REQUIRED WORK:
Your task is to output all the records below, word for word.

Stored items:
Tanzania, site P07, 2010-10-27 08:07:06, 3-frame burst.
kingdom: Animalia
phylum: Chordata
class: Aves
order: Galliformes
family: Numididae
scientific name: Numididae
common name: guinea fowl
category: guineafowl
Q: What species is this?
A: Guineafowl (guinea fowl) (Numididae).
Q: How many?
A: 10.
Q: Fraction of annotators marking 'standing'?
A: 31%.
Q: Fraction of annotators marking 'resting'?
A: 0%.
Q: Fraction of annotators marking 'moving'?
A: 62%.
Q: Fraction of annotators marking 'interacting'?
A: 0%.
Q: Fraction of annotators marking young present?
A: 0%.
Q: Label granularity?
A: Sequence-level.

SOLUTION FOR THIS PROBLEM:
Tanzania, site P07, 2010-10-27 08:07:06, 3-frame burst.
kingdom: Animalia
phylum: Chordata
class: Aves
order: Galliformes
family: Numididae
scientific name: Numididae
common name: guinea fowl
category: guineafowl
Q: What species is this?
A: Guineafowl (guinea fowl) (Numididae).
Q: How many?
A: 10.
Q: Fraction of annotators marking 'standing'?
A: 31%.
Q: Fraction of annotators marking 'resting'?
A: 0%.
Q: Fraction of annotators marking 'moving'?
A: 62%.
Q: Fraction of annotators marking 'interacting'?
A: 0%.
Q: Fraction of annotators marking young present?
A: 0%.
Q: Label granularity?
A: Sequence-level.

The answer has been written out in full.